Many of our democratic allies, from Eastern Europe to Africa to Latin America, would prefer to use U.S. nuclear technology and don’t want the strings that come attached to the Kremlin’s nuclear mercantilism and strong-armed energy diplomacy. U.S. nuclear engineering remains the best in the world. U.S. companies have developed a range of highly innovative nuclear technologies and business models that can meet enormous global demand for clean, reliable, energy, help our allies avoid dependence on Russian and Chinese energy technology and fuels, and grow U.S. technology and energy export markets.

Eastern European nations in particular have long sought to import U.S. nuclear technology over the objections of nations such as Germany and Belgium, warning European leaders that geopolitical and security risks of importing energy from Russia were far greater than the risks associated with nuclear energy. Those concerns have proven prophetic.

Lacking a U.S. option, the alternative in the coming decades is likely to be Chinese reactors. China has made huge investments in nuclear technology over the last decade and is poised to begin exporting those technologies soon. But that brings dependence on America’s strongest competitor and long-term national security challenge under Chinese leader Xi Jinping’s rule and thus represents an even greater threat to U.S. geopolitical and economic interests.

Reversing America’s decline as a nuclear energy leader will require urgent action from the Biden administration and the U.S. Congress. There is strong bipartisan support for reinvigorating American nuclear energy, as evidenced by the International Nuclear Energy Act of 2022 introduced by Sens. Joe Manchin (D-W.Va.) and Jim Risch (R-Idaho). Their bill would expand America’s ability to process and enrich uranium for both our own domestic needs and for our allies, as well as invest in new capabilities to produce the higher enriched uranium that will fuel the next generation of U.S. reactors. It would also expedite the export of critical nuclear technologies to our allies and help bolster their nuclear energy programs.

But there is still more work to do to assure that America and its allies break our dependence on Russian nuclear technology. First and foremost, the Nuclear Regulatory Commission must reform and modernize its nuclear licensing procedures. Today’s advanced nuclear technologies are smaller, simpler, and safer than those of the past. Most have inherent and passive safety characteristics that allow them to operate safely without the multiple layers of redundant safety systems that are now required of operating conventional reactors.

There is no reason that it should take a decade and a billion dollars to license a new nuclear reactor, as has remained the case in recent years. Congress also needs to fully fund the Versatile Test Reactor, which is necessary to assure that the U.S. will be able to test and bring to market innovative new nuclear technologies.
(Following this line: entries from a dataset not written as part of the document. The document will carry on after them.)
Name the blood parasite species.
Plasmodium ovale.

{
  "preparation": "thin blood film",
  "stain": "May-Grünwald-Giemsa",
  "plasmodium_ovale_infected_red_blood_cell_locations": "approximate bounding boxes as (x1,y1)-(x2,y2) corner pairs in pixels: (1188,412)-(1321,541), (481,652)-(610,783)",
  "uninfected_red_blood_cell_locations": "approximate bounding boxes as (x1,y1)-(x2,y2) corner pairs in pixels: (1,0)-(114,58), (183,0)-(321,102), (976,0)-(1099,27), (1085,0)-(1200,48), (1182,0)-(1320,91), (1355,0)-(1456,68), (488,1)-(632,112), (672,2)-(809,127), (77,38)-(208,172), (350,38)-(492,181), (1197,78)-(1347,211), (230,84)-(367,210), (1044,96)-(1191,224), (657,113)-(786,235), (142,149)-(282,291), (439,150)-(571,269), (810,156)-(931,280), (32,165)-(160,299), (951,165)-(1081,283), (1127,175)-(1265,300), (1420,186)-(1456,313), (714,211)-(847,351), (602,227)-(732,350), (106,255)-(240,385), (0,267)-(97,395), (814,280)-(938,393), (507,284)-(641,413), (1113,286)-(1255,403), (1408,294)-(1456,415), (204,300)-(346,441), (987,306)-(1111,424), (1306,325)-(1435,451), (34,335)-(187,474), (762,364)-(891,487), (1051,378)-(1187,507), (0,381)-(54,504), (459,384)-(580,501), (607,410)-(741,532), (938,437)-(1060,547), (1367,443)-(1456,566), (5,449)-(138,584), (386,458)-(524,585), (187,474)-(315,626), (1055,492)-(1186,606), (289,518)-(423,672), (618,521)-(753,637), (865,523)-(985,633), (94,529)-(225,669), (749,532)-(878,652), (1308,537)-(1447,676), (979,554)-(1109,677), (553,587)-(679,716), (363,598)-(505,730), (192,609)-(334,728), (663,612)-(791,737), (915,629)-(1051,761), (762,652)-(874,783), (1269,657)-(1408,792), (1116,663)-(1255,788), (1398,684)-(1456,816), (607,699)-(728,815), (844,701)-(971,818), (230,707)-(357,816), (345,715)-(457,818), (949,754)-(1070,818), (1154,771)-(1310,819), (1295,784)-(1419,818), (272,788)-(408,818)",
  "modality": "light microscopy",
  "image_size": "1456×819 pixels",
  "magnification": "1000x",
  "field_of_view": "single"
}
Perhaps, in the years after the Cold War, U.S. national security interests could withstand importing our oil from the Middle East, our solar panels and critical minerals from China, and our uranium from Russia. But that era has come to an end. The time has come for President Biden and Congress to take the steps necessary to assure that America and its democratic allies have access to cutting edge, American made nuclear energy technology and ensure that safe, clean, and reliable energy is available globally to power open and democratic societies.

Ted Nordhaus is founder and executive director of the Breakthrough Institute. 

Valerie Shen is vice president for the National Security Program at Third Way.